The Ferelden paused, fingers clenched on the blade. "I... suppose that might have been true. He... he even joined the King's Army after me, when he was of age. Even used the same weapons. Maker, if Carver were here with us... the Hawke family would have owned Kirkwall by now. Or at least we would have, if his personality weren't so big an obstacle. He could never stay out of trouble. And he wasn't as warm and fuzzy as I am."

"Hey now, you're warm when you want to be...maybe not so much fuzzy, but you try."

"He just... needed time getting used to things, getting used to people. The moves from town to town were hard on him. But he had his soft side, and a big heart. You and Isabela would have driven him up the wall, I bet, but I could see him getting along with Fenris and Sebastian... eventually." She looked up sighed wistfully, as though the words and memories were lifted burden as they passed through her mind and out her scarred lips . "That would have been so wonderful. All my boys here with me, together."

The dwarf raised a brow. "Your boys, Hawke?"

"Varric, come on, now. You're all kind of my boys."

"Yeah, I guess we are." Varric stepped closer, a firm grip on Hawke's shoulder. "You know, Hawke, in a way... you are a knight, to all of us. You're always protecting people, being charitable and courteous. You even fought that dragon in the Bone Pit!"

"That's true. I guess all that's left on my knightly to-do list is to rescue a prince from a tower."

"Huh, well... next time I need to avoid to Guild, I could put on a crown while you carry me away."

"Oh, Varric," Hawke laughed softly, "thank you. This... this helped."

"Hey, anytime," he said as he looked at the sword and ran a finger through the hilt. "I can feel some indentations here, like someone wrote on it, but it's all burned up."

"Remember how I said we each had one? Father carved our names into them so we wouldn't fight. But when we returned to Lothering, the house was already catching fire. I tried to save what I could, what we needed... I only happened upon this one." Varric squinted at the hilt, trying to find a letter, any small character to imply the remnants of a name.
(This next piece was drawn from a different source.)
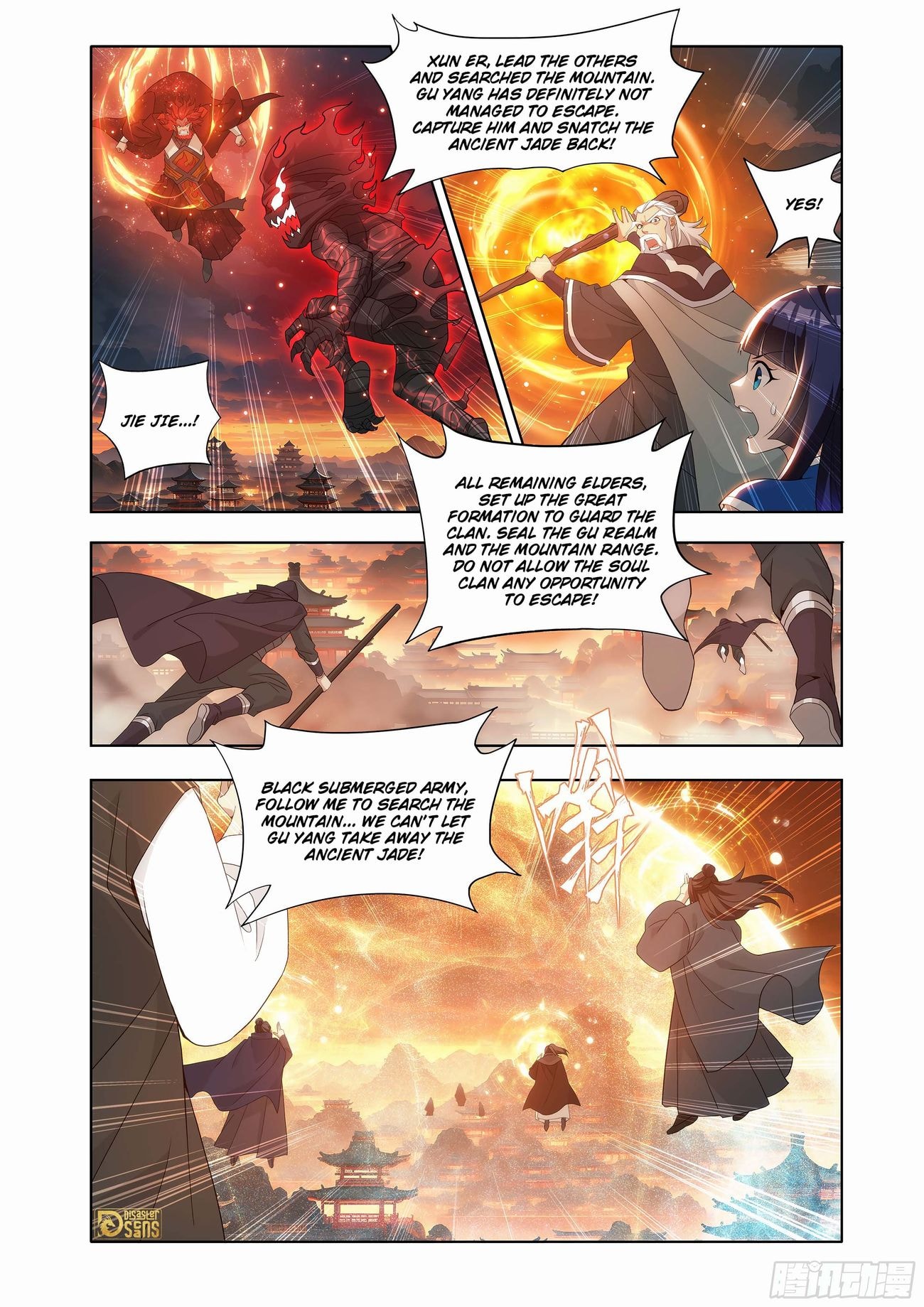 Page 15 of Chapter 441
Meeting his confused glance as he looked up, she loosened her shoulder, breathed deeply, and continued, "I... choose to believe this one is Carver's. We could barely take anything with us when the Darkspawn attacked, and we had to leave his bo... it's all I have left of him. I like to bring it with me when I travel. It's like... I have some small piece of him with me. I suppose that's rather silly."

"No, Hawke, that's not silly at all."

"How could you even tell this held any value? I'm grateful, but to anyone else, it's just a burned up old toy. Anyone else would have thrown it out, as Gamlen would have."

The light in the fireplace flickered, and Bianca's shadow crept farther along Varric's shoulder. "I just have an eye for these things."